On one side of the album are field recordings. Sad, unsettling and filled with tapes of singing, the 10-song classic drags listeners into the haunting landscape in which it was written. It’s like sitting next to a recorder and seeing the overflowing, joyous voice that appears in the distance on Ossaim or a single male voice movingly wailing before fading away on Xangô. The scene can feel frustratingly fragmented, but if the song is short, the drumming isn’t. A clave-style beat produces an infectious movement on Ogum, while bells and mid-tempo swings create the feeling of undulating waves on Entrada dos Orixás.
These musical elements are manna for producers who recreate them for the modern dancefloor on the second side. Brazilian producer DJ Anderson do Paraiso spins the song for fun at Festa Iansã, while French musician Vincent Taeger covers the drum tracks to create a fun track on O Santo da o Nome, Portuguese producer Xexa slows down to enter the Swiss scene and Jonas creates a preview of the album All My Love, putting drum loops in seven minutes of techno. Professionally curated and near-miraculous, The Escape cements its place as one of the oldest records in the business, giving artists the freedom to transform these sacred songs into new dancefloor traditions.

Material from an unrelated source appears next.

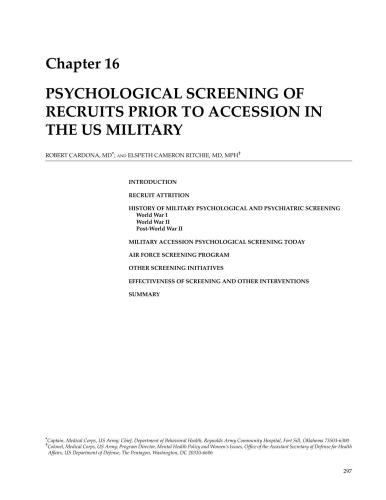 Psychological screening of recruits prior to accession in the US Military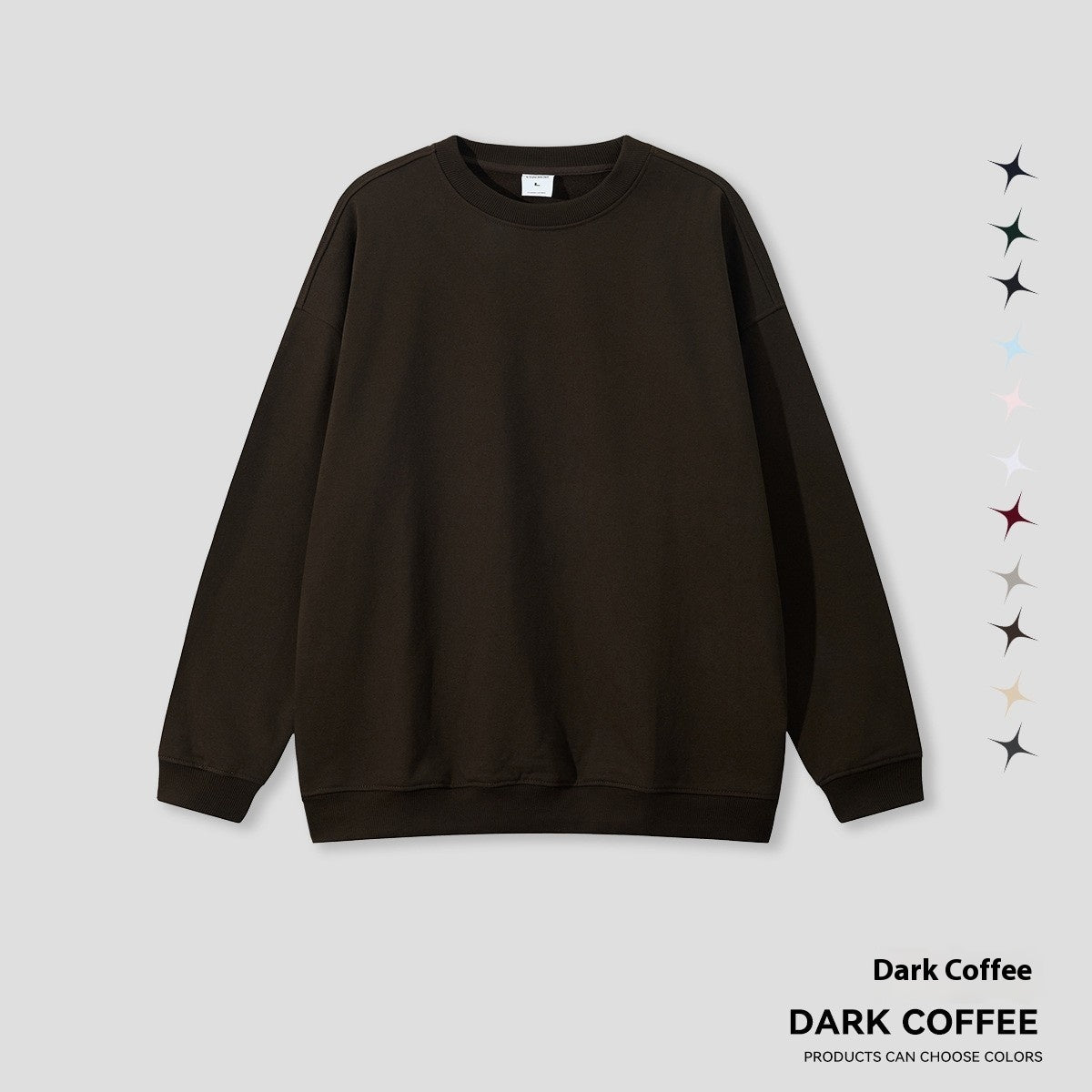 Round Neck Solid Color Hoodie Street Fashion Loose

A Mexican producer Debit he continues to combine Latin American folk music with club-ready bass on his latest album. Potpourri (Nafi). Designed to be blasted through acoustics, Debit’s masterpieces cover trance synths, apocalyptic bass drones and guaracha-tinged vocals, culminating in Tuve Suerte. Fingerpicked bossa nova guitar and delicate vocals combine on the Brazilian singer and songwriter Lau RoNew album Saturday (Mexican summer). Filled with psychedelic verbs and big bursts of strings, Lau is the ultimate sunny delight. French designer Akusmi brings together a stellar jazz lineup for his second album Terra Incognita (Tonal Union), featuring singer Sarathy Korwar and violinist Marysia Osu, who create adaptations of Alice Coltrane and spiritual jazz voices of Pharoah Sanders.